Bugün de durum değişmedi, namazı da duayı da iyi biliyorum ama yine çorap yok, baklava desenli çorap giyenlere, hadi siz kılın diyorum, yargıdan korkan hapisten korkan iktidardan korkan tırsıyor kaçıyor, bir edebiyatçı arıyorum ülkenin bu halinde ortaya çıkıp konuşacak, cesaretiyle düzgün Allah’ın tek kulu kılan yok.

Bu gerçeği kabul ettim artık, anlaşıldı ahir ömrümüzde o baklava desenli çorapları giyemeyeceğiz o kürsüye de çıkamayacağız.

Güzel Allah'ım sen gücüne göre isteyensin, benim gücüm bu kadar. Namazını kılamadım ama abdestim sağlamdır. Ey büyük Allah'ım, bu cümlelerimi namazdan duadan sayacak kadar büyüksün. Namazdan sınıfta kaldık cezasını çekeriz ama edebiyattan sınıfta kalmanın günahını kaldıramam.

10) Hadi buradan gidelim biraz, 16-17 yaşları rüzgarla fırtınayla sokak arasında top çeviriyor günde üç defa maç yapıyorduk. Küçücük eciş bücüş dar sahada ayaklarımdan topu kimse alamazdı. Ben olmadan takım kurulmaz, benim olmadığım takımın kazanma şansı yoktu. Havam çalımım mahallede dört dörtlük. Sonra büyük sahada top oynamaya başladık.

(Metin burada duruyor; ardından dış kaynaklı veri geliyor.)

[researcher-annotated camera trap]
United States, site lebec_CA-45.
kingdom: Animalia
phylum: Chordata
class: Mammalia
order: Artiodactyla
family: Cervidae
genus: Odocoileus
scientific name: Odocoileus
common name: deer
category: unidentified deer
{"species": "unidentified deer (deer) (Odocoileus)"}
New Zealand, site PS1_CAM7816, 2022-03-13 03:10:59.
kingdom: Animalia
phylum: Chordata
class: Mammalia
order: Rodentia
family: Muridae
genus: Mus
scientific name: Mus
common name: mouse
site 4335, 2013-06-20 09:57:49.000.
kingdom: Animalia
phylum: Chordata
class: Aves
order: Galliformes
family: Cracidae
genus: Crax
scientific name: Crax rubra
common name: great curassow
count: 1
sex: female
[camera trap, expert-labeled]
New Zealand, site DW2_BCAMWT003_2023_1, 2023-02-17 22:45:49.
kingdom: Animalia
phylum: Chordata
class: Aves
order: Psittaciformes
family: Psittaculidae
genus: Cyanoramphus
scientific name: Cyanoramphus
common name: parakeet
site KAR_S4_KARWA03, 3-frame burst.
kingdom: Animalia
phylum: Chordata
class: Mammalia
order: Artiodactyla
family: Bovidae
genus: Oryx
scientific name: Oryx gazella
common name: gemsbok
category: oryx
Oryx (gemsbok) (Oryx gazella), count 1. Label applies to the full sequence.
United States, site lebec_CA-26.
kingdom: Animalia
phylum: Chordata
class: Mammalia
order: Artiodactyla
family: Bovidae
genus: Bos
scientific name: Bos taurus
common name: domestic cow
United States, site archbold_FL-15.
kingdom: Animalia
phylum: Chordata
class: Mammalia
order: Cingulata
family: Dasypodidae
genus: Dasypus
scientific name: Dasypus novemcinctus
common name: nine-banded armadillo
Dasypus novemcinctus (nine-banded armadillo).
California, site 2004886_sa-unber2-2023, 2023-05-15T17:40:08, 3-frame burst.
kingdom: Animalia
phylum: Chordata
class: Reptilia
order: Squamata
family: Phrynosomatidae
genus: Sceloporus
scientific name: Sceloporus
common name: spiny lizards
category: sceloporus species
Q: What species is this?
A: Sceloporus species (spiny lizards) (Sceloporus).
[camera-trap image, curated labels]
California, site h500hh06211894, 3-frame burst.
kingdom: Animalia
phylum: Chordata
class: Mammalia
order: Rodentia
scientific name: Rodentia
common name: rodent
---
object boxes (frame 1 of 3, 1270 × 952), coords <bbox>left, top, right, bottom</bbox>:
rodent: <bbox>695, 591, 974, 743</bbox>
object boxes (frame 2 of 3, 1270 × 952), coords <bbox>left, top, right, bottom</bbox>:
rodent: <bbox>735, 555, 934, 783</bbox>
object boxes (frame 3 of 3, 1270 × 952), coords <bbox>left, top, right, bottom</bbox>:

Büyük futbol sahasına ilk çıkışım, topu orta göbekten aldım hızla ceza sahasına indim, ki ne göreyim, dizlerim kendiliğinden kırıldı ve yere çöktüm, kaldım. Kalkayım istiyorum bir türlü doğrulacak gücü bulamıyorum.

Mahallede adam yerine koymadığım iri iri oğlanların hepsi ise sahayı dört dönüyor yorulmuyor. Benimse tek bir depar atmakla işim bitmişti. Rezil oldum alaya alındım, küçük sahaların çalım kralı büyük sahada maymun olmuştu.

Çok düşündüm, bu fizik güç eksikliğini.

Trabzon gibi etin yağın bol olduğu ülkede dayadılar bize Vita Yağı’nı dayadılar bize margarin Sana Yağını. Okulda Amerikan yardımı minicik balıkgözü gibi balıkyağı hapları içirirlerdi ve Amerikan Süt Toz’u yardımlarını çimento torbalarıyla verirlerdi.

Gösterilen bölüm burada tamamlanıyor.